I was talking about coaching experiences yesterday with Skip Angel. I said that I try to get management who feel they want to implement Agile practices to understand that, before too long, they will need to face organizational, not just team practice, changes. At one point in our discussion, Skip said the phrase that is the title of this blog and he is quite right. When management starts to look for improvements in their product development efforts, they usually do not put out RFPs for organizational change. Someone normally decides, based on peer discussion or reading, that some method, technique, practice, etc. seems to be working for some other folks and that it might be what they need, so they ask for something along those lines. Something like Agile, for example.
In this regard, Agile “transformations” are no different than the organizational efforts in the 80s and 90s to implement ISO 9001, CMM, ITIL, COBIT, etc. That is, small changes at individual or team levels are possible, but the real benefit of pursuing any of these is to look at their impact organizationally. Even when companies do this, there seems to be the feeling that the desired improvement will occur with minimal impact, i.e., with little actual change required.

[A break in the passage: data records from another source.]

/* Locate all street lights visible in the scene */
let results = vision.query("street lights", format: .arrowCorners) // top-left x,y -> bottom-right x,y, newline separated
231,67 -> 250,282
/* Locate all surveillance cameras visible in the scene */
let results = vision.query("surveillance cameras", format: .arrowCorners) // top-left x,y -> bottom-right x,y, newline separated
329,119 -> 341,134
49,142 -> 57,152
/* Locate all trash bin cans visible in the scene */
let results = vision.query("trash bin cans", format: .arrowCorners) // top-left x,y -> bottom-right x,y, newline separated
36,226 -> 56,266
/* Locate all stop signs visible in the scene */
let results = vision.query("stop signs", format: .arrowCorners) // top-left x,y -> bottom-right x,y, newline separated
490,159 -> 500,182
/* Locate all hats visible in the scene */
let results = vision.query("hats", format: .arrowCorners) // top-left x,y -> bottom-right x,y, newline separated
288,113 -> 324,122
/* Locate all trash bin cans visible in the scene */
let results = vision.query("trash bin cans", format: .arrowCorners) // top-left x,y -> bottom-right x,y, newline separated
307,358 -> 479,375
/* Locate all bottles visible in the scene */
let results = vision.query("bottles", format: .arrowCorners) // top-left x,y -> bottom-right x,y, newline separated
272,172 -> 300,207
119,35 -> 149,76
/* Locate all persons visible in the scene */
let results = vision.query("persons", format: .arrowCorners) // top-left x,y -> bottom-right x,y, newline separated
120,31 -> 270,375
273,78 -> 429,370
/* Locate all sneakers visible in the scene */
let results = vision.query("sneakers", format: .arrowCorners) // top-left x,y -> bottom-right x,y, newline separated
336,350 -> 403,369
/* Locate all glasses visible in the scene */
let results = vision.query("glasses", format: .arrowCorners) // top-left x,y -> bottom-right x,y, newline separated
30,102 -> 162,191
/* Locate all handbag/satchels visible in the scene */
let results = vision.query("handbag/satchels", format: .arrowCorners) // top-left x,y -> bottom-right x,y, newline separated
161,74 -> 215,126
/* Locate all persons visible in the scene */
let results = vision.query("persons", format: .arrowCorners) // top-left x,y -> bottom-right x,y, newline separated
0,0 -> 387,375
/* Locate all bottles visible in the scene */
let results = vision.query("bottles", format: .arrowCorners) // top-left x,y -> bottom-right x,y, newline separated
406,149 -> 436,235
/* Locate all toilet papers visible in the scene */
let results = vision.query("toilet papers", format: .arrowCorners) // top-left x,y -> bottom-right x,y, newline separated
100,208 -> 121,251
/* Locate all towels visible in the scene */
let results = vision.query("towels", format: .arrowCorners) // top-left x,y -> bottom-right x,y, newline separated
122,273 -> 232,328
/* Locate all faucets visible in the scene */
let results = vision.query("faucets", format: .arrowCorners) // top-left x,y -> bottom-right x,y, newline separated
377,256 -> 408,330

This usually results in attempts to immediately “tailor” the chosen approach and produce a “hybrid” version of what has been selected. The reasons for this are varied, but seem to boil down to organizational (un)readiness for the change the approach asks be pursued when it expands beyond team/functional area impacts. This, in turn, is often manifested by team level training that focuses on practices and techniques without conveying what I believe to be an understanding of the values and principles behind the practices. The resulting tailoring and hybrid practices can then miss the point of the originally recommended practices, often losing the impact intended. At some point, people begin to wonder why the desired improvements are not happening or happening fast enough or at the level of impact desired/expected.
I think one reason organizations ending up in this situation is that they, indeed, didn’t start out “shopping for organizational change.”